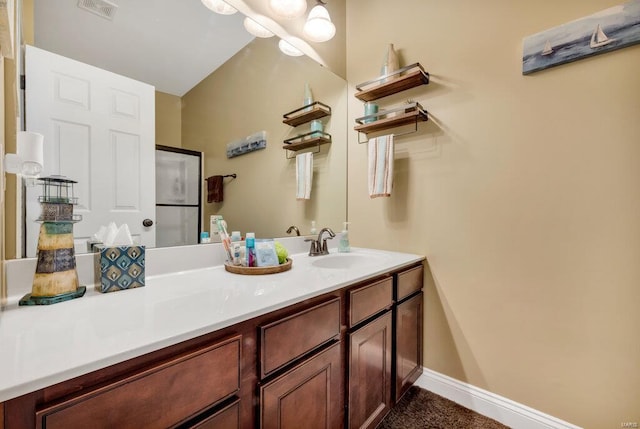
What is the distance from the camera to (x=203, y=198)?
4.17 ft

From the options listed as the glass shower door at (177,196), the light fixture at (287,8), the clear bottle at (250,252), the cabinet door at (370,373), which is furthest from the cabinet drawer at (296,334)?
the light fixture at (287,8)

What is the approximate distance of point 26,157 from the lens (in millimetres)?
748

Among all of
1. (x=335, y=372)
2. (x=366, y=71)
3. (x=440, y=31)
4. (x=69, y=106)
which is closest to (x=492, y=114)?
(x=440, y=31)

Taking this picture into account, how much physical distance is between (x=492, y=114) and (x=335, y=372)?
1415mm

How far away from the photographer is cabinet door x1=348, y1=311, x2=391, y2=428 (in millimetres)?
1083

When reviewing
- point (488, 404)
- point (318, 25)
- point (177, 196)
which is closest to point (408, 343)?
point (488, 404)

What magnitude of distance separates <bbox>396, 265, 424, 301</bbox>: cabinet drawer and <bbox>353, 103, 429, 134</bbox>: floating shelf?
34.0 inches

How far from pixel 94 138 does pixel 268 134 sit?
82 cm

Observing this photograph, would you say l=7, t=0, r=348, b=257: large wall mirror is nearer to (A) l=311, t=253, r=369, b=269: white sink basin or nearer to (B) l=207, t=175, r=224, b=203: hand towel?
(B) l=207, t=175, r=224, b=203: hand towel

#### [INSTRUCTIONS FOR THE TASK]
Reproduce all of the entries above line for line, leaving out the pictures.

#### [CORRECT RESPONSE]
What is the distance from the camera to (x=203, y=198)?
4.17 ft

From the options listed as the glass shower door at (177,196), the light fixture at (287,8), the clear bottle at (250,252), the cabinet door at (370,373), which is furthest from the cabinet drawer at (296,334)?
the light fixture at (287,8)

What is the approximate distance of point 26,157 from the lens (in millimetres)?
748

Among all of
1. (x=335, y=372)
2. (x=366, y=71)
3. (x=440, y=31)
4. (x=69, y=106)
which is closest to (x=492, y=114)?
(x=440, y=31)

Taking this picture into account, how much physical distance is between (x=492, y=114) and (x=335, y=372)?
1415mm

How far away from the photographer is cabinet door x1=348, y1=311, x2=391, y2=428 (in millimetres)?
1083

When reviewing
- point (488, 404)
- point (318, 25)
- point (177, 196)
which is closest to point (408, 343)?
point (488, 404)

What magnitude of distance separates <bbox>396, 265, 424, 301</bbox>: cabinet drawer and <bbox>353, 103, 429, 134</bbox>: floating shelf?
34.0 inches

How far from pixel 94 138 does pixel 268 134 sit?
82 cm

Observing this photograph, would you say l=7, t=0, r=348, b=257: large wall mirror is nearer to (A) l=311, t=253, r=369, b=269: white sink basin or nearer to (B) l=207, t=175, r=224, b=203: hand towel?
(B) l=207, t=175, r=224, b=203: hand towel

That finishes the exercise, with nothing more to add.